-- Document section --
Hello, i have a txt that looks like this:
ltm classification application app_name { application-id 7974 category Entertainment description "this app is popular. (tcp/http/ssl)" predefined yes risk 3 }
ltm classification application app1234_name { application-id 1234 category Entertainment description "this app is not popular. (udp)" predefined yes }
This log sometimes doesnt have the risk part as shown above. Can i still use dissect on this? This is my current config:
input {
file {
path => ["/some/data/path/appid_list_20220707.txt"]
start_position => beginning
}
}
filter{
dissect{
mapping=> {
"message" => 'ltm %{ltm} application %{[application][name]} { application-id %{[application][id]} category %{[application][category]} description "%{[application][description]}" predefined %{[application][predefined]} risk %{[application][risk]} }'
}
}
}
output {
stdout { }
}
leandrojmp
(Leandro Pereira)
July 22, 2022, 12:26pm
2
It will fail on every message that does not have the risk in it and you will need another dissect.
You could a conditional to test if you have risk in the message and send it to the correct dissect.

-- Short task A --
In the spatial reasoning rows, copy every line from the one containing "farthest from the" through the last line of the rows, both ends included.
The dissect forum thread and the rows after it are unrelated.

Spatial reasoning question rows:
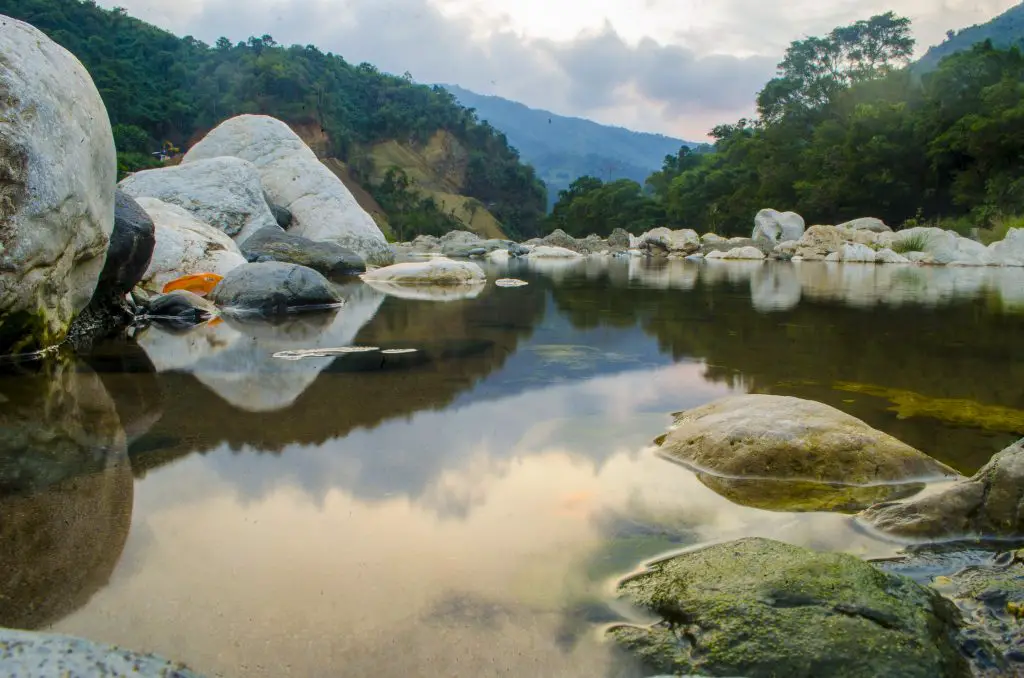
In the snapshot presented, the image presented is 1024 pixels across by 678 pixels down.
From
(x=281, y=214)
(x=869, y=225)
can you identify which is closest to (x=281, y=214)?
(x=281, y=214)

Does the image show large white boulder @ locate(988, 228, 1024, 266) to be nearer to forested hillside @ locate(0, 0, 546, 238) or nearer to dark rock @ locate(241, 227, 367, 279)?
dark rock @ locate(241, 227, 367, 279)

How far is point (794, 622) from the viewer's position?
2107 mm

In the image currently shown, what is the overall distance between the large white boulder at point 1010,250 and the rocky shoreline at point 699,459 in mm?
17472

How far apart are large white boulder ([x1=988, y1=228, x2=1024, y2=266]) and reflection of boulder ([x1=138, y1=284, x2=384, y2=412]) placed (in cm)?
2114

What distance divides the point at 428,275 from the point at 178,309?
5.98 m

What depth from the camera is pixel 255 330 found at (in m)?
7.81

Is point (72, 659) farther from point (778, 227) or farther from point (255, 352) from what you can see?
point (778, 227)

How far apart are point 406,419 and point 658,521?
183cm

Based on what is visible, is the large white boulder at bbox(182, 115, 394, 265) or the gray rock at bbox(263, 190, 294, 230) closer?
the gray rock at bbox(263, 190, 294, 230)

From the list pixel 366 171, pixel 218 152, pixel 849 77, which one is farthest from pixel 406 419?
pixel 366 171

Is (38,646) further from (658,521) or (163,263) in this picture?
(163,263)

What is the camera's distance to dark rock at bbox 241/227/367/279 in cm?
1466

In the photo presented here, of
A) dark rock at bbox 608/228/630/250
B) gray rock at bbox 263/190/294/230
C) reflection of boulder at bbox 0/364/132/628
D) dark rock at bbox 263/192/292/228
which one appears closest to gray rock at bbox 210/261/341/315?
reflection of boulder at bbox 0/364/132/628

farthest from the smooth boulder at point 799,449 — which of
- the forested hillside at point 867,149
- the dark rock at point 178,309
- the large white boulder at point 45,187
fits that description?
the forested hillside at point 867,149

-- Short task B --
Repeat the dissect forum thread word for word.

-- Task response A --
farthest from the smooth boulder at point 799,449 — which of
- the forested hillside at point 867,149
- the dark rock at point 178,309
- the large white boulder at point 45,187
fits that description?
the forested hillside at point 867,149

-- Task response B --
Hello, i have a txt that looks like this:
ltm classification application app_name { application-id 7974 category Entertainment description "this app is popular. (tcp/http/ssl)" predefined yes risk 3 }
ltm classification application app1234_name { application-id 1234 category Entertainment description "this app is not popular. (udp)" predefined yes }
This log sometimes doesnt have the risk part as shown above. Can i still use dissect on this? This is my current config:
input {
file {
path => ["/some/data/path/appid_list_20220707.txt"]
start_position => beginning
}
}
filter{
dissect{
mapping=> {
"message" => 'ltm %{ltm} application %{[application][name]} { application-id %{[application][id]} category %{[application][category]} description "%{[application][description]}" predefined %{[application][predefined]} risk %{[application][risk]} }'
}
}
}
output {
stdout { }
}
leandrojmp
(Leandro Pereira)
July 22, 2022, 12:26pm
2
It will fail on every message that does not have the risk in it and you will need another dissect.
You could a conditional to test if you have risk in the message and send it to the correct dissect.